(Beginning of Excerpted passage)

Noteworthy performers on the instrument have added compositions, not to mention
a large number of arrangements, to the stock of saxophone music. Michael
Krein, founder of an eponymous Saxophone Quartet in 1941, which broadcast
regularly and entertainingly during the forties and fifties, when Krein was
regarded as something of a trail blazer for the saxophone in music other
than jazz and up tempo dance music, penned a Serenade for alto and
piano. Paul Harvey (b. 1935) guiding light of the London Saxophone Quartet
has been particularly prolific. He was a contemporary of mine at school in
Sheffield and was, I recall, a tremendous asset to the school orchestra in
which he played clarinet. In the 1940s and early 1950s the saxophone, would
not, I believe, have been reckoned respectable in such an orchestra! In 1974
he composed four concertinos, one each for soprano, alto, tenor and baritone,
and also a Concertino Grosso for saxophone quartet (in one movement),
all with orchestra, and followed these with Three Movements and a
Robert Burns Suite, also in three movements (1979), two of them
arrangements of well-loved songs associated with Burns, both for saxophone
quartet, a Trio for flute, clarinet and alto saxophone, in one movement,
first performed in 1981, and again in one movement, Pieces of Nine,
in which five brass instruments were added to the basic saxophone quartet.
Apart from his original compositions he, like Krein, has been responsible
for dozens of arrangements.
Few of the really top British composers have done a great deal for the saxophone.
It is surprising that Elgar with his eclectic feeling for the orchestra and
his regard for French 19th century music, did not make something
of it - but apart from Salut d'Amour, arranged as an alto saxophone
solo by one Staber and two other arrangements of the same solo for saxophone
with one other instrument and piano, there is nothing from him. Vaughan Williams'
Household Music (1940) specifies saxophones as one of its alternative
instrumentations; a saxophone figures in the orchestra in his 6th,
8th and 9th Symphonies and, most memorably, in the
ballet Job.
* In Vaughan Williams' full orchestral score of Job the saxophone
is a tenor. In Constant Lambert's reduction for theatre orchestra it becomes
an alto.
Benjamin Britten's Ovid Metamorphoses for solo oboe could be played
on soprano saxophone (the composer authorised this); there are saxophone
parts in the Sinfonia da Requiem, the Pas de Six from The
Prince of the Pagodas ballet and the Mont Juic suite he composed
with Lennox Berkeley. But let us close this brief and not fully comprehensive
survey of British saxophone compositions by examining the work of Josef Holbrooke
(1878-1958). Holbrooke was so prolific in so many different directions that
we should not be too surprised at his really remarkable corpus of saxophone
music, bearing in mind the instrument's unfashionableness (Holbrooke was
himself unfashionable) until the last generation or two. There was a
Serenade for five saxophones and seven woodwinds and another one (Op
61B) for oboe d'amore, clarinet, basset-horn, harp, viola and seven (!)

(End of Excerpted passage)

● What is expected: From the passage on British saxophone music, reproduce word for word the part starting with "Benjamin Britten's Ovid" and going on through "and seven (!)".

(Beginning of The data)

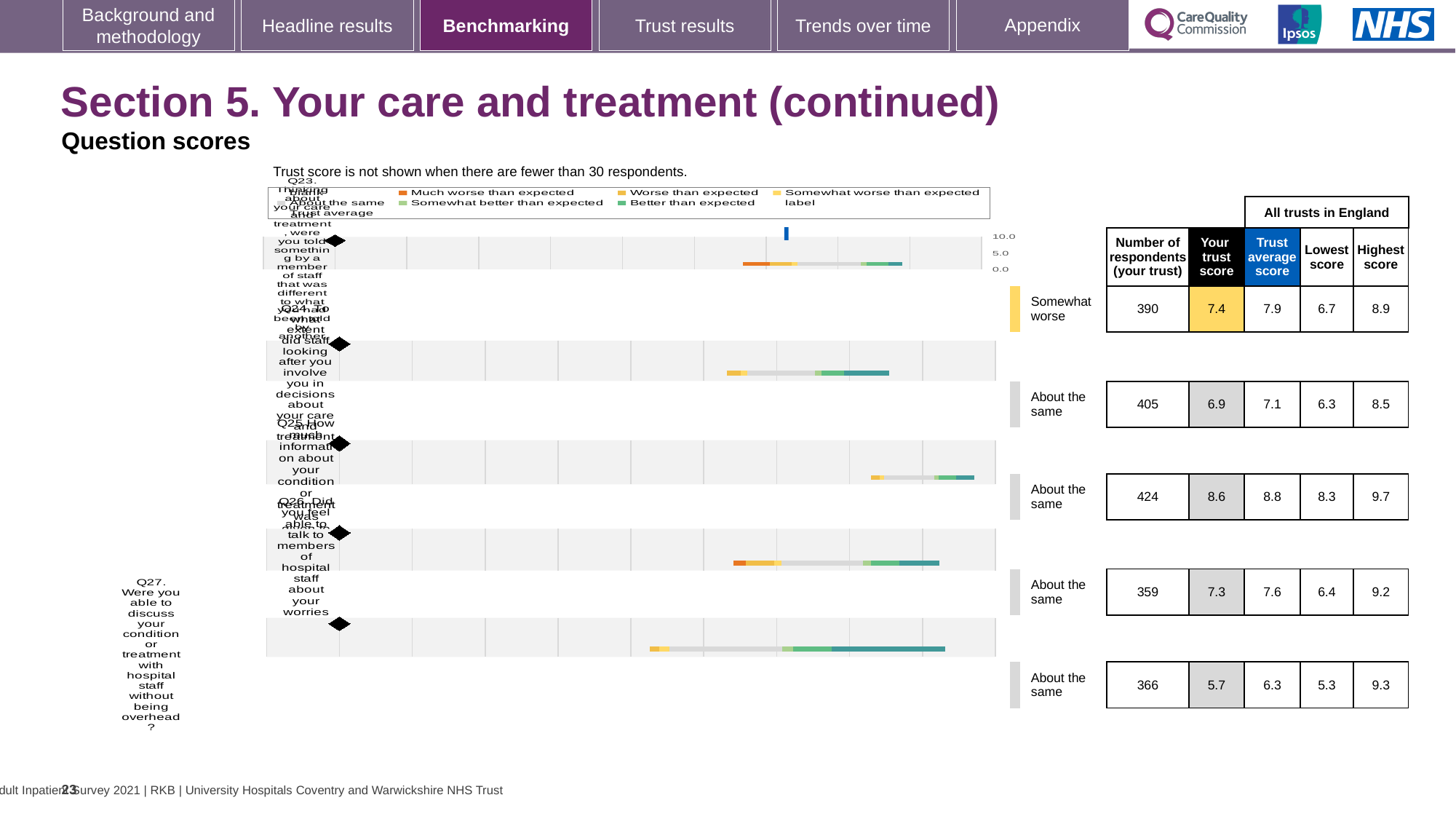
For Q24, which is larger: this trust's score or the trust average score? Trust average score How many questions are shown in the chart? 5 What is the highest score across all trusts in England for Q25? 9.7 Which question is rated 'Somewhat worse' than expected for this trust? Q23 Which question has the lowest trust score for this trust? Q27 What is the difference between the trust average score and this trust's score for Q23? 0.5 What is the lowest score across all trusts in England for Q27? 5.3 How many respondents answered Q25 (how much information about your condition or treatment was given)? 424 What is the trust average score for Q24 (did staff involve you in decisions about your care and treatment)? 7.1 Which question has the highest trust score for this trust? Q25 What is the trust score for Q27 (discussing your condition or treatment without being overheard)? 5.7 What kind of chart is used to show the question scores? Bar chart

(End of The data)

● Task solution:
Benjamin Britten's Ovid Metamorphoses for solo oboe could be played
on soprano saxophone (the composer authorised this); there are saxophone
parts in the Sinfonia da Requiem, the Pas de Six from The
Prince of the Pagodas ballet and the Mont Juic suite he composed
with Lennox Berkeley. But let us close this brief and not fully comprehensive
survey of British saxophone compositions by examining the work of Josef Holbrooke
(1878-1958). Holbrooke was so prolific in so many different directions that
we should not be too surprised at his really remarkable corpus of saxophone
music, bearing in mind the instrument's unfashionableness (Holbrooke was
himself unfashionable) until the last generation or two. There was a
Serenade for five saxophones and seven woodwinds and another one (Op
61B) for oboe d'amore, clarinet, basset-horn, harp, viola and seven (!)